Smith told The CI View that they would like President Yao to “support his faculty, advocate on behalf of the faculty that serve his students to get them fair living wages, to get them raises that are not comparable with administrators, because that would be amazing, but at least keep up with inflation.” 

Going forward, Smith invites students to “share that information with others that may not know and go and find how that information is spread across campuses, right, so that they can kind of see just how rampant the, the bloated salaries and benefits are.” 

“We have a saying we like to give often, and it is that faculty working conditions are student learning conditions. Those things are absolutely related, and they’re pretty hard to disentangle,” Smith said. 

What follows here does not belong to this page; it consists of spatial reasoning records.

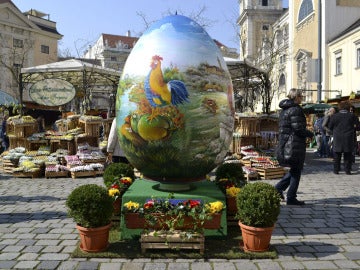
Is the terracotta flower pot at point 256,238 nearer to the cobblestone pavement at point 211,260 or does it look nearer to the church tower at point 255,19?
the cobblestone pavement at point 211,260

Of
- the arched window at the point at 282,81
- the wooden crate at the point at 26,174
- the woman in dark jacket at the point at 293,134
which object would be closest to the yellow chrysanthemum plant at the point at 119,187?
the woman in dark jacket at the point at 293,134

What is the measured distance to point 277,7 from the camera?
63375mm

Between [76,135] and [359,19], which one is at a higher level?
[359,19]

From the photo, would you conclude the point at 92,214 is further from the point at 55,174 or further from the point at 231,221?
the point at 55,174

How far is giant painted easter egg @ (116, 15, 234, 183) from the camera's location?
4742mm

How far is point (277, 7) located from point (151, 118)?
64.3 meters

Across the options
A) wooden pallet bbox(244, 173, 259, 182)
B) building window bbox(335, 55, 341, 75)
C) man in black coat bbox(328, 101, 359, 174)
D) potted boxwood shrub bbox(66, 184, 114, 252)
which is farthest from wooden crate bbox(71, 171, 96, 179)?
building window bbox(335, 55, 341, 75)

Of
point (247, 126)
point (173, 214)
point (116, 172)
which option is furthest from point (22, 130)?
point (173, 214)

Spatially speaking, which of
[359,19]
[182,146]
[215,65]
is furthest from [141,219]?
[359,19]

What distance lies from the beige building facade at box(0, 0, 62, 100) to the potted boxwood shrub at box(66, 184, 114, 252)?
3911cm

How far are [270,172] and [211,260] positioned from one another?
6.35 metres

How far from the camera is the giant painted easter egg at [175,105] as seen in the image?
4.74m

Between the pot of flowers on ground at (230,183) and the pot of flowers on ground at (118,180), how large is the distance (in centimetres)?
144

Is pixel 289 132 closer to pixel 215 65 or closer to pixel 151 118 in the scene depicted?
pixel 215 65
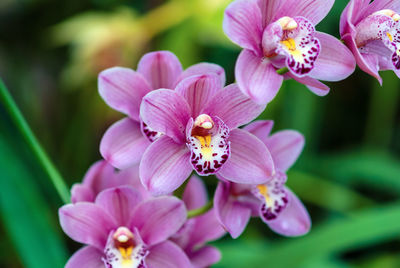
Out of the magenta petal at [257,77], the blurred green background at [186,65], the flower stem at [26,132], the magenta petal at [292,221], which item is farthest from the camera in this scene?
the blurred green background at [186,65]

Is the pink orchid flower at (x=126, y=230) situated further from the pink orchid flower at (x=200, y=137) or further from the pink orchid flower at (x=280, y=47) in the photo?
the pink orchid flower at (x=280, y=47)

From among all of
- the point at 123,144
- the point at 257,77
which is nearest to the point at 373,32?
the point at 257,77

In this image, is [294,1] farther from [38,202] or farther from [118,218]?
[38,202]

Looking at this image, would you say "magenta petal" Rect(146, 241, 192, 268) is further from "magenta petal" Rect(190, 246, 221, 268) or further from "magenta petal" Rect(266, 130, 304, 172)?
"magenta petal" Rect(266, 130, 304, 172)

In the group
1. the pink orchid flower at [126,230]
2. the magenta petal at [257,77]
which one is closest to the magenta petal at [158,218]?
the pink orchid flower at [126,230]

Students for Quality Education will also be providing more information regarding the bills in their next meeting, Oct. 3, 6 p.m. to 7 p.m. on Zoom. More information can be found on their Instagram @csuci_sqe.  

This is a currently unfolding story. Please return to this page as updates are provided. 

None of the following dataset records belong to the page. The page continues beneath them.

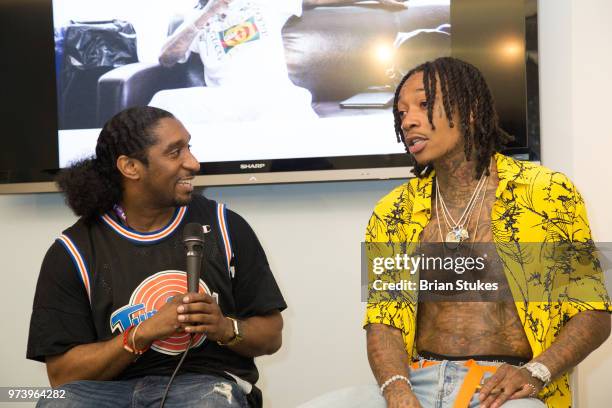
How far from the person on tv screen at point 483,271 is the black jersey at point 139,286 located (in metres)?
0.44

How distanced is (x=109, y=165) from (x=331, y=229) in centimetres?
122

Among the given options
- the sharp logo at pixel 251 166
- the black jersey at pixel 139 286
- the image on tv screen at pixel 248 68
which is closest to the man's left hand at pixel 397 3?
the image on tv screen at pixel 248 68

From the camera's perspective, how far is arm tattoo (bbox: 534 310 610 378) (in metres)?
2.08

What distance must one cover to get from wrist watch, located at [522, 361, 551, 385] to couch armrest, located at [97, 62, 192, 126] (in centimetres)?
211

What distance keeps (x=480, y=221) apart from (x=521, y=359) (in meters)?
0.41

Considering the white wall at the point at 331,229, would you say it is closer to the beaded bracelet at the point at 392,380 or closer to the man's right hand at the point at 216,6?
the man's right hand at the point at 216,6

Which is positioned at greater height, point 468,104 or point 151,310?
point 468,104

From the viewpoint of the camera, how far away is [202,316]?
88.7 inches

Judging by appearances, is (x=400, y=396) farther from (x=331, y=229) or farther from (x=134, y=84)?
(x=134, y=84)

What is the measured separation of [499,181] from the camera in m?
2.37

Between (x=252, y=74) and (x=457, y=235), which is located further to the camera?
(x=252, y=74)

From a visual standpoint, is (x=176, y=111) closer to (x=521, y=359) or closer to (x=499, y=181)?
(x=499, y=181)

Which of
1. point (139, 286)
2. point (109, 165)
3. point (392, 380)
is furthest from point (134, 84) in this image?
point (392, 380)

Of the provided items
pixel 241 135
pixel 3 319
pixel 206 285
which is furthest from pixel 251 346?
pixel 3 319
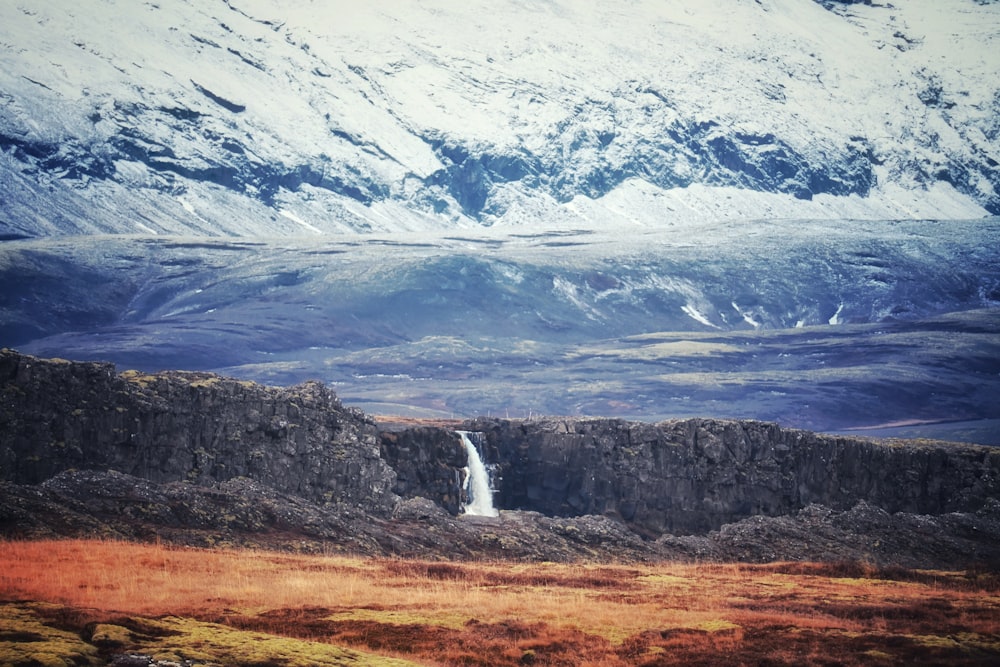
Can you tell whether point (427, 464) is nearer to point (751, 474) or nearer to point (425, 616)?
point (751, 474)

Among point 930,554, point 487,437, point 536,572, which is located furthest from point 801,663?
point 487,437

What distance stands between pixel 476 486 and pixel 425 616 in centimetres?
6096

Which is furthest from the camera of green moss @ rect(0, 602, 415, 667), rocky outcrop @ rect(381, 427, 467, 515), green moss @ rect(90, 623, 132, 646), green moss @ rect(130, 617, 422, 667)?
rocky outcrop @ rect(381, 427, 467, 515)

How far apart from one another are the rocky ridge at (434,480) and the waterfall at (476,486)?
1717 millimetres

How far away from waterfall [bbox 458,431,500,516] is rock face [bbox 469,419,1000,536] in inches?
273

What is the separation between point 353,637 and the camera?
3816cm

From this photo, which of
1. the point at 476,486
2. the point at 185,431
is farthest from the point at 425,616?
the point at 476,486

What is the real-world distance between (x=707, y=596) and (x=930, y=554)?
1334 inches

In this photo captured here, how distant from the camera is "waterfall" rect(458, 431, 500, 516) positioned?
101 m

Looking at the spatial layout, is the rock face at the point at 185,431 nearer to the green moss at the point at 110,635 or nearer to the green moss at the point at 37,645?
the green moss at the point at 37,645

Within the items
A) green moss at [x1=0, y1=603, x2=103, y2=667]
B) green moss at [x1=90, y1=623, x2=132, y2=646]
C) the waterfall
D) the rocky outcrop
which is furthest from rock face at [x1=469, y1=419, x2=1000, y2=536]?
green moss at [x1=0, y1=603, x2=103, y2=667]

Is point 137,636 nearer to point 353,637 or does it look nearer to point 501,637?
point 353,637

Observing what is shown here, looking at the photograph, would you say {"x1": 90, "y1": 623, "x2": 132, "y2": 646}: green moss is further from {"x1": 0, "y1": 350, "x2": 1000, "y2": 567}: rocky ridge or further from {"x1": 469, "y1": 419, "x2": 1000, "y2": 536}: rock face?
{"x1": 469, "y1": 419, "x2": 1000, "y2": 536}: rock face

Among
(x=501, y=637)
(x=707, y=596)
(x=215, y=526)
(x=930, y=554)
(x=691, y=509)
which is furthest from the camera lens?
(x=691, y=509)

2 thoughts on “Making “cents” of the Yao bills

  1. There is some additional context to the faculty raise that is missing here. The faculty also got the equivalent of a 7% raise like the administrators and other staff unions. It just so happened that the CFA were the first union to get their contract bargained and ratified. In that contract, they got a 4% raise on 7/1/2021 and a 3% increase on 7/1/2022. In addition to those raises, there are two other raises that faculty were eligible for (2.65% salary service increase and 2.65% post promotion increase) that are specific to faculty only. The benefit of splitting their raise in this way is they got over half of their raise (4%) a full year before anyone else (retro to 7/1/2021). The APC union did something similar with the split raise but got their first one (also 4%) on 10/1/21 (and an additional 3% on 7/1/2022). The MPPs (administrators) were the last to get their merit increase confirmed and it matched the rest of the unions (7% overall).

    The note on the bill makes it seem like faculty only got 3%; but in reality, they negotiated to split their raise to get part of it last year and still had an overall total of 7%. That is a choice they made during the bargaining process.

  2. While I understand that there were negotiations and choices were made by the union, it doesn’t explain the lack of resources for the campus and increase in tuition for a new president to receive a $23,000 raise. Let alone a $60,000 housing stipend while there are homeless students attending CI. A $400,000 salary for a president is a slap in the face to students.